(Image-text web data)

-- Opening Marker --

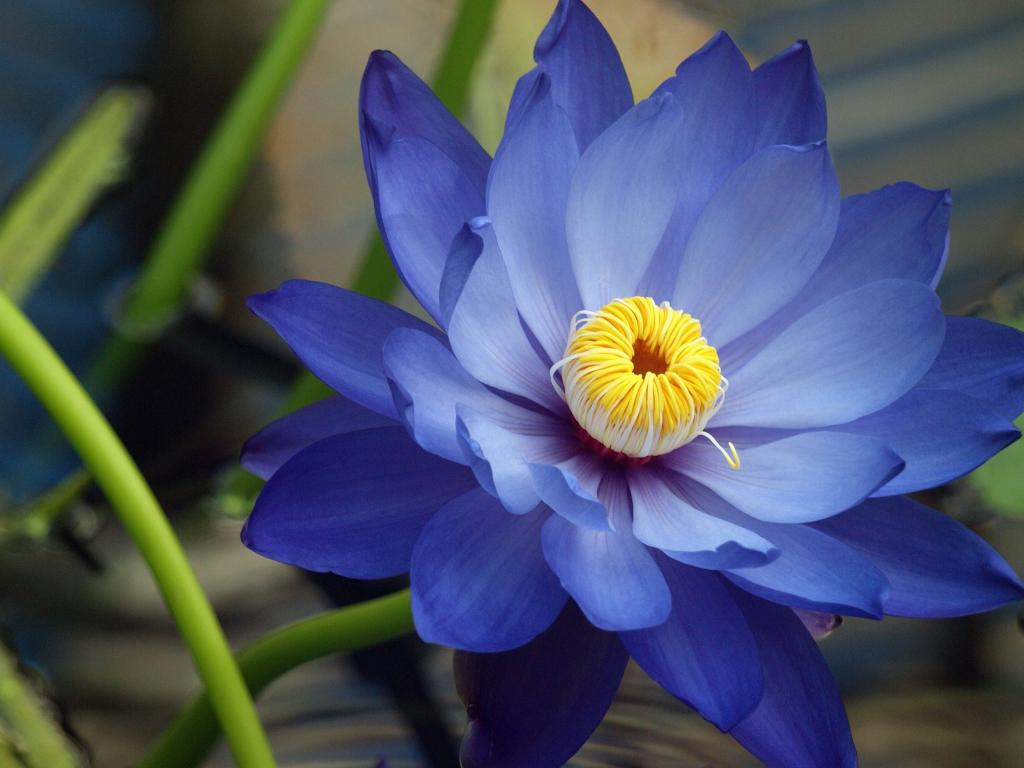 High Resolution Lotus Flower Image With Macro Photography Hd Wallpapers For Free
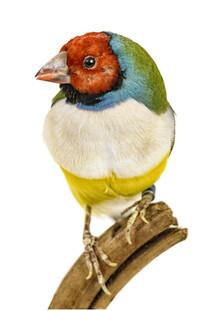 Marielle Leenders, Rarity Cabinet Bird Canary (Netherlands, Europe)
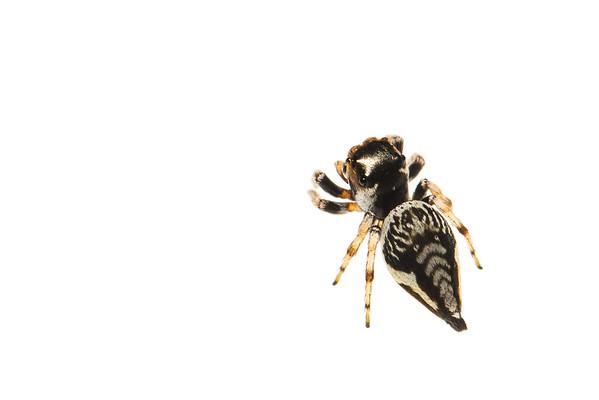 Jumping spider (Arachnida Saliticidae)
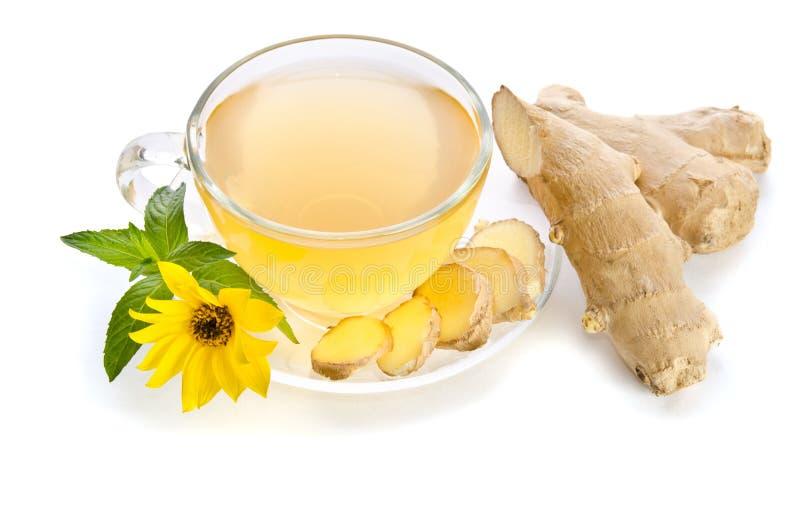 Kopp te med ingefäraskivor och Echinaceablomman royaltyfria foton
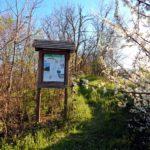 Percorso Picchio, Parco Fluviale del Trebbia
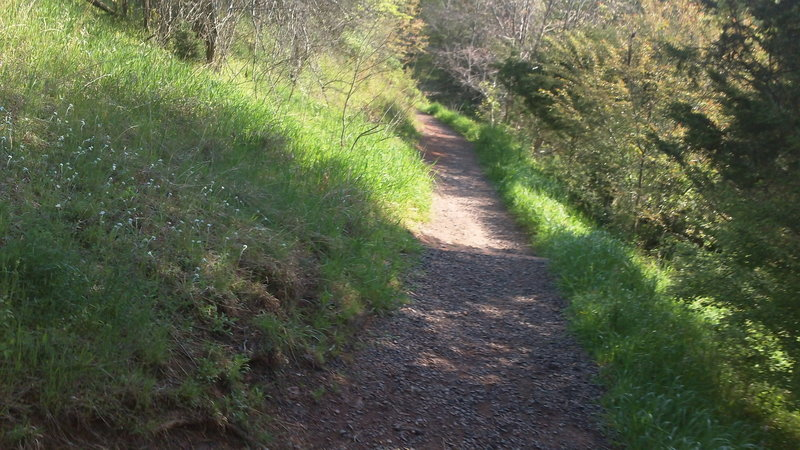 On the way to the footbridge.  Running up this path is more fun than down....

-- Closing Marker --

◆ Problem to solve:
From the line that contains "Jumping spider (Arachnida Saliticidae)" to the last line of the data above, inclusive, transcribe every line exactly and only those lines, omitting pictures.

◆ Output of the exercise:
 Jumping spider (Arachnida Saliticidae)
 Kopp te med ingefäraskivor och Echinaceablomman royaltyfria foton
 Percorso Picchio, Parco Fluviale del Trebbia
 On the way to the footbridge.  Running up this path is more fun than down....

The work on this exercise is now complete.